Write the results down while you test. Teams often remember which tool felt nice to set up, then forget that one option needed custom ranking rules, another needed extra sync code, and a third pushed all the relevance work into SQL.

Do a small timing pass too. Measure initial setup time, update lag after a record changes, and how much manual tuning you needed before results looked right. Then add an ops note beside each option: who gets paged if search breaks, and how hard that fix looks at 2 a.m.

Internal search and customer search rarely deserve the same answer. A support team may accept plain ranking if the data stays fresh and simple. A customer-facing product usually needs better typo handling and more predictable relevance, even if that adds another service.

If this choice will affect your product architecture, infra budget, or team workflow, a short review before you commit can save weeks of rework. Oleg Sotnikov at oleg.is helps startups and small teams think through search tradeoffs, data flow, and ops cost when search starts touching the rest of the system.

Frequently Asked Questions

When is Postgres full text enough?

Postgres is enough when staff mostly search exact IDs, emails, invoice numbers, or known names, and your data already lives in Postgres. It keeps filters, permissions, backups, and sync simpler. Once users expect typo fixes, autocomplete, or custom ranking, the work grows fast.
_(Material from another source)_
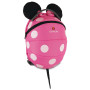 Detský batoh LittleLife Toddler Pink Minnie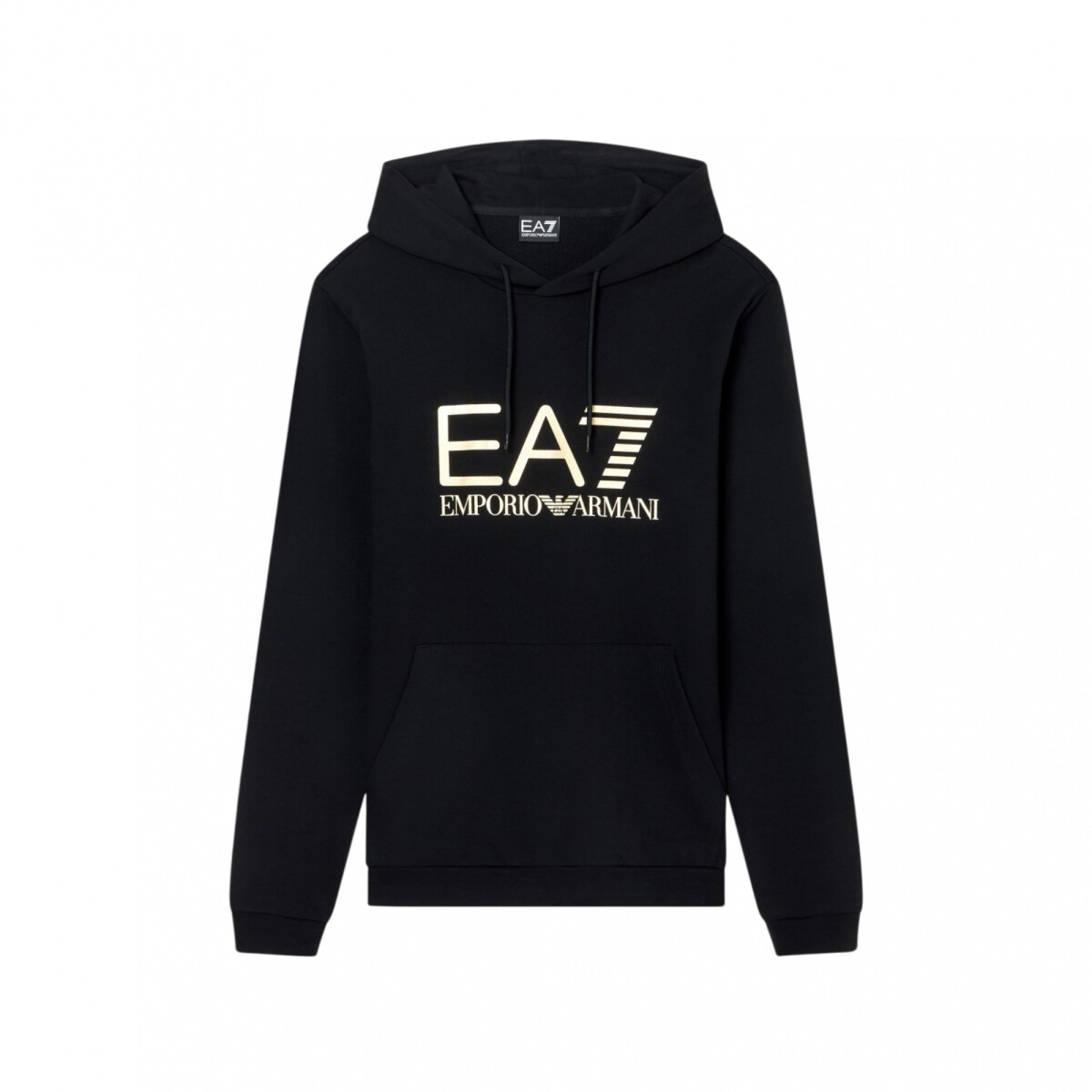 CANGURO EA7 EMPORIO ARMANI CORE IDENTITY - Black & Gold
When should I pick Meilisearch or Typesense instead of Postgres?

Choose a dedicated engine when customers type messy queries and still expect useful results. Meilisearch and Typesense usually give you typo tolerance, autocomplete, and better ranking sooner than Postgres. You pay for that with sync code, another service, and more recovery planning.

Which option works best for internal staff search?

For support, ops, and admin tools, Postgres often fits best. Staff usually know the order ID, invoice number, or customer name they want, so exact match and strict filters matter more than fuzzy ranking.

Which option works best for customer search?

Customer search usually leans toward Meilisearch or Typesense. They handle misspellings, partial phrases, and less consistent wording with less tuning, so users find products, articles, or directories faster.

How much extra ops work does a separate search engine add?

A separate engine adds another thing your team must run. You need sync jobs, storage checks, upgrades, alerts, and a rebuild plan if the index drifts or breaks. Postgres avoids that extra service, but heavy search work can spill into your main database.

Does typo tolerance always help?

No. Typo tolerance helps customers who type things like "iphnoe" or "adress," but it can annoy staff who search short codes like "HR" or exact IDs. Use stricter rules for internal tools and looser rules for customer search.

Should one search system handle both staff and customers?

Not always. If staff need exact records and customers need forgiving search, one setup often makes one side unhappy. Many teams keep internal record search in Postgres and move article or catalog search to Meilisearch or Typesense.

What usually causes a search rewrite later?

Teams usually hit trouble when they index too many fields, ignore ranking until users complain, or skip filters and permission rules early. Large imports and rebuilds also expose weak sync code. The engine rarely causes the rewrite by itself; the search model around it does.

What should I test before I choose?

Use real queries from logs, support, and sales. Check exact IDs, short terms like "js," common misspellings, mixed queries like brand plus code, update lag after edits, and rebuild time on real data. Ten honest searches tell you more than a polished demo.

How do I choose between Meilisearch and Typesense?

Start with your team, not the feature chart. Typesense usually feels stricter and more predictable, which many small teams like. Meilisearch often feels easier to tweak for ranking and search behavior. Run the same messy queries in both and keep the one your team will still manage calmly six months from now.